Passage provided:
────────────────

There has been a pile of work done on the place of women in the Irish revolutionary period in recent times - from the un-airbrushing of Elizabeth O'Farrell to a raft of biographies.

Hopefully it's not too late to redress the balance but the absence of these women from accepted history over the years is nothing short of a national scandal.



Felix Larkin

This month's talk was on Grace Gifford. And sure don't we all know who she was? Didn't she marry that Plunkett fellow in his cell the night before he was executed as a signatory of the 1916 proclamation? Pure romance. End of story.

Well, before I let Felix loose on the story, let me just say a word about the title of this blog post.

The history I was taught in school was plastic history, by which I mean embroidered myth. It was essentially propaganda rather than history and it conveniently skited over messy reality to embellish already over-polished glory.

Understandable, up to a point, maybe, given that I was educated by the Christian Brothers and was surrounded by a society imbued with a high level of tolerance for myth, particularly in its religious ethos.

I have drawn attention elsewhere to the "educational" compromise involved in the presentation of Brian Merriman's Midnight Court in the classroom.

Imagine any Christian Brother having to dwell on a pregnant Grace Gifford's marriage to Joe Plunkett in his cell in Kilmainham jail just prior to his execution.

And the same Brother having to deal with a barrage of questions from a potentially rowdy class of boys who had been taught that a girl's primary purpose in life was to ensnare a man, starting now.

────────────────

Items:
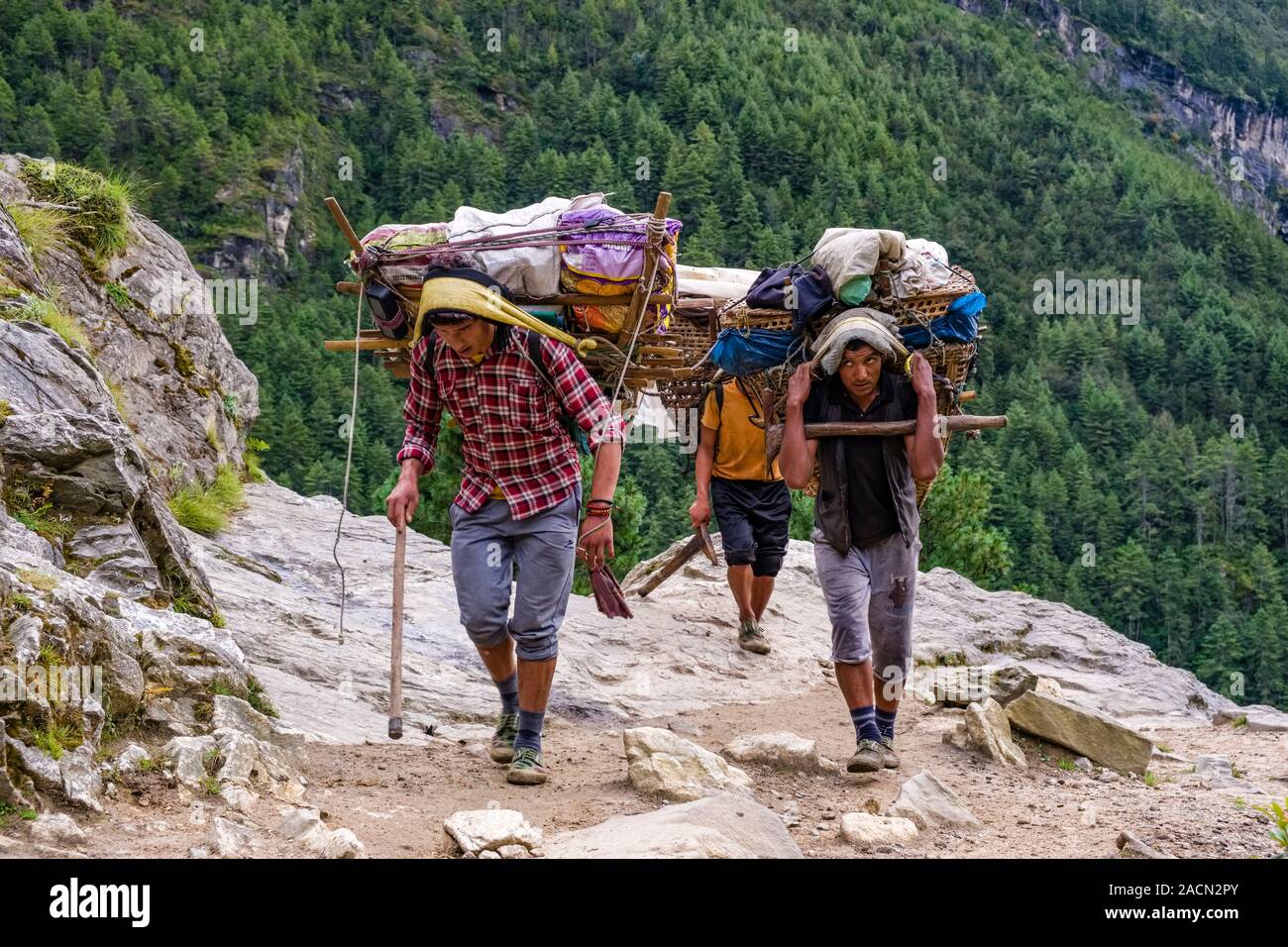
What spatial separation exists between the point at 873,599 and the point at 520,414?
2.01 metres

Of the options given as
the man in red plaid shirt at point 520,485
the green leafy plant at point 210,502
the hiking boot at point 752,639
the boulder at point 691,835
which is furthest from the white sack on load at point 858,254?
the green leafy plant at point 210,502

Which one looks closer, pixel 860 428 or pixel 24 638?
pixel 24 638

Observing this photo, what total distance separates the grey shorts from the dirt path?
1.87ft

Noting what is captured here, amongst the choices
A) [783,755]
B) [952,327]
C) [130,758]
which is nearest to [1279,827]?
[783,755]

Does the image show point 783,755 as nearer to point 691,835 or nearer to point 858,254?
point 691,835

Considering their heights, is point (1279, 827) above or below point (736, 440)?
below

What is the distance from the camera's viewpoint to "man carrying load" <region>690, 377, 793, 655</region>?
30.7 ft

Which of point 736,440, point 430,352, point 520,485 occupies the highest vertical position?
point 430,352

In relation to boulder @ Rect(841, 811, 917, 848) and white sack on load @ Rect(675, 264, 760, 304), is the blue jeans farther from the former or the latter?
white sack on load @ Rect(675, 264, 760, 304)

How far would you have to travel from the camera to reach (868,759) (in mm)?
6324

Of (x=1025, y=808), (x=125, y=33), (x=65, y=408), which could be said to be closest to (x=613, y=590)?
(x=1025, y=808)

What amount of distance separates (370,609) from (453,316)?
11.5ft

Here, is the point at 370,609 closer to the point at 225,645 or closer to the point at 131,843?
the point at 225,645

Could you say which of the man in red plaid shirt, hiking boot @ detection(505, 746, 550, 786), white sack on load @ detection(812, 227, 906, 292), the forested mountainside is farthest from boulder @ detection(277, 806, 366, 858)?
the forested mountainside
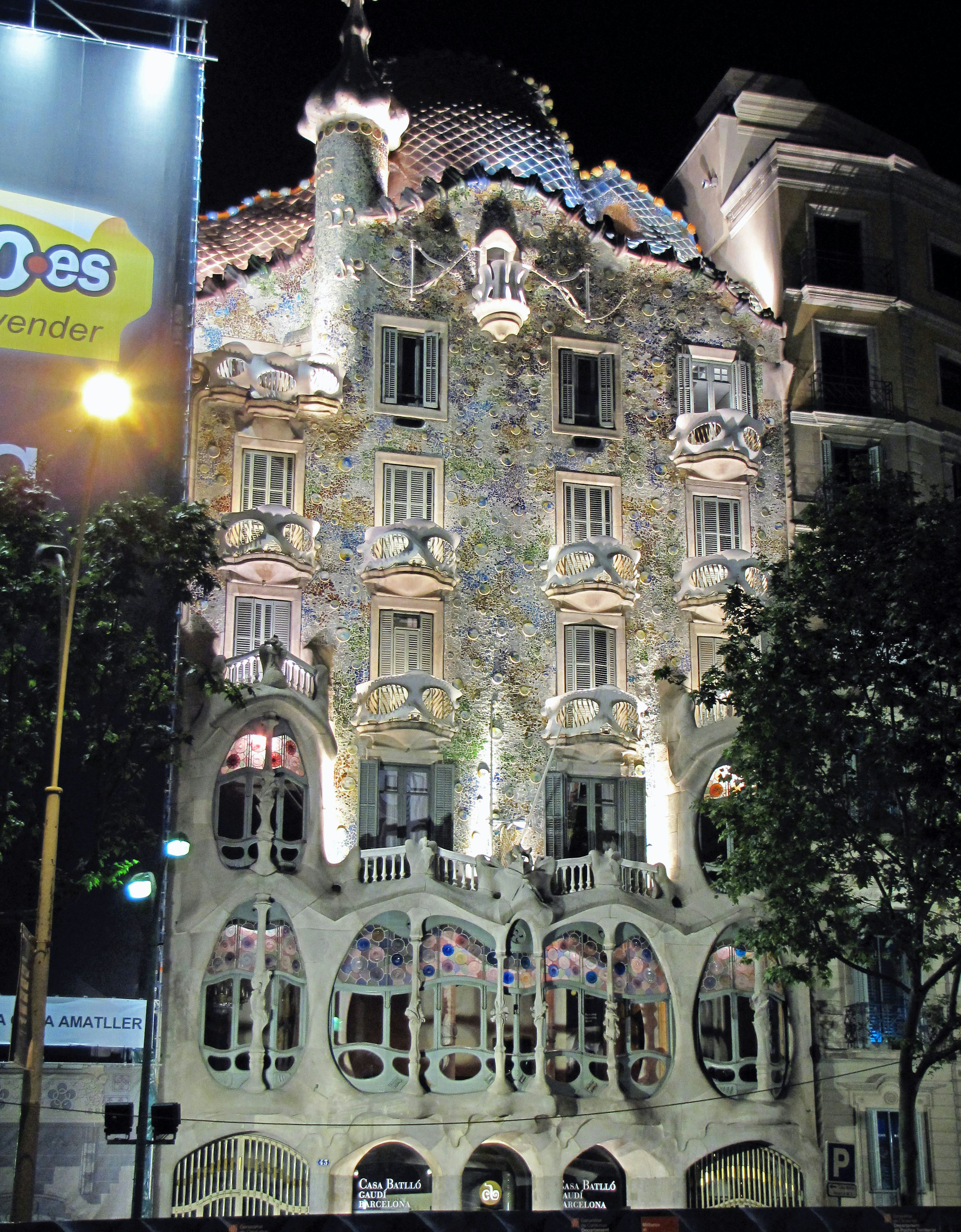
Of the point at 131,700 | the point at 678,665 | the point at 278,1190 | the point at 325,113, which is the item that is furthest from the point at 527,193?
the point at 278,1190

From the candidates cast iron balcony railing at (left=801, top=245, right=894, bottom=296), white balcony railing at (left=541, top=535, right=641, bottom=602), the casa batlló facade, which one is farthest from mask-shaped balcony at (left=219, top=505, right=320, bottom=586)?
cast iron balcony railing at (left=801, top=245, right=894, bottom=296)

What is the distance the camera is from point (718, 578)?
115 ft

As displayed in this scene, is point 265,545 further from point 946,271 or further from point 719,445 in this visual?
point 946,271

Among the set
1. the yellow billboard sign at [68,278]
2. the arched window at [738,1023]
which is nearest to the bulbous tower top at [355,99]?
the yellow billboard sign at [68,278]

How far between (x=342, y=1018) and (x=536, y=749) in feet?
23.0

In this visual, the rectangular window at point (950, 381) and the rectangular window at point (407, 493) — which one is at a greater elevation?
the rectangular window at point (950, 381)

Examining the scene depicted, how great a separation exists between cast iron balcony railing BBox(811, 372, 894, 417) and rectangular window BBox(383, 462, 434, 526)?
9667mm

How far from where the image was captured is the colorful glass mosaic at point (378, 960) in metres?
30.3

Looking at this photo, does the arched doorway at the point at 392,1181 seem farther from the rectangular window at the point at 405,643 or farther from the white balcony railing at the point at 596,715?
the rectangular window at the point at 405,643

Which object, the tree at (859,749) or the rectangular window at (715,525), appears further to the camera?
the rectangular window at (715,525)

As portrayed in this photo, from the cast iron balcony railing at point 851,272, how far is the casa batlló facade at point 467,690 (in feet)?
6.10

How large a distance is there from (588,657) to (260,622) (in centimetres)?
709

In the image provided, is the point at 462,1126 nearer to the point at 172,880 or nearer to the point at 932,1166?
the point at 172,880

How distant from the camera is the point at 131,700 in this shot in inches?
1110
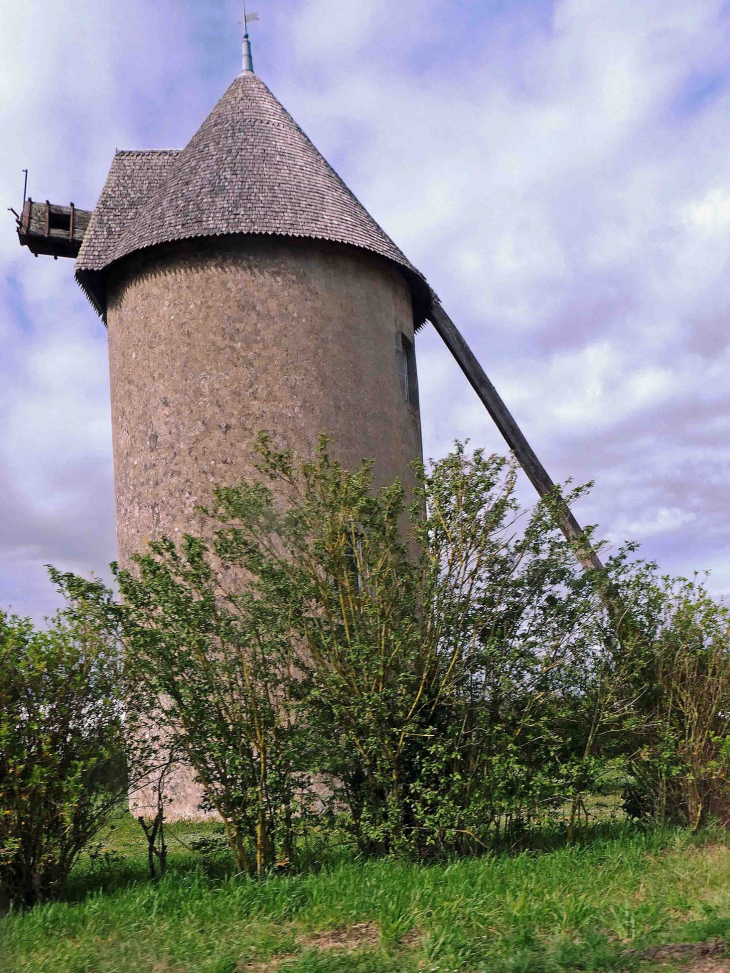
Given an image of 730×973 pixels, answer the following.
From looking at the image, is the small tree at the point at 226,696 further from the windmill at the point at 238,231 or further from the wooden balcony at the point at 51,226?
the wooden balcony at the point at 51,226

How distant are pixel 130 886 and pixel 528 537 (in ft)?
13.1

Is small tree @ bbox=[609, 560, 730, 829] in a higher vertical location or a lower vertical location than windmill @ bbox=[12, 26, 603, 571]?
lower

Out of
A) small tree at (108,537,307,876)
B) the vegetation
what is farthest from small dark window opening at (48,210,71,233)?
small tree at (108,537,307,876)

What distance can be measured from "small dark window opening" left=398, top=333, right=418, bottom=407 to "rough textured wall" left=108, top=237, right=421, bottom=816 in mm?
987

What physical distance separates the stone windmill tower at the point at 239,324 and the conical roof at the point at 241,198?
28 millimetres

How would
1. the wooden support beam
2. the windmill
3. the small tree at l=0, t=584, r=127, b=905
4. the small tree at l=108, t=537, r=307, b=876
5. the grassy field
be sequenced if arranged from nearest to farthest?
1. the grassy field
2. the small tree at l=0, t=584, r=127, b=905
3. the small tree at l=108, t=537, r=307, b=876
4. the windmill
5. the wooden support beam

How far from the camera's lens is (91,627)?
7.03 metres

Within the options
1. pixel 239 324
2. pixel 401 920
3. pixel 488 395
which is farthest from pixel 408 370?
pixel 401 920

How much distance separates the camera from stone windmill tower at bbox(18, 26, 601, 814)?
39.6 ft

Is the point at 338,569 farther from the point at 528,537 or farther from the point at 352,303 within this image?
the point at 352,303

────────────────

Exercises to complete:
A – According to the blog post, who educated the writer?
B – Write out the part of the blog post that opens with the words containing "Hopefully it's not" and closes with "a national scandal.".
C – Do these statements agree with the blog post? (i) This month's talk was about Grace Gifford. (ii) Grace Gifford married Joe Plunkett in Mountjoy jail. (iii) The writer calls the history taught in school embroidered myth.

Expected answers:
A – The Christian Brothers.

B –
Hopefully it's not too late to redress the balance but the absence of these women from accepted history over the years is nothing short of a national scandal.

C –
(i) Yes: "This month's talk was on Grace Gifford."
(ii) No: "his cell in Kilmainham jail"
(iii) Yes: "plastic history, by which I mean embroidered myth"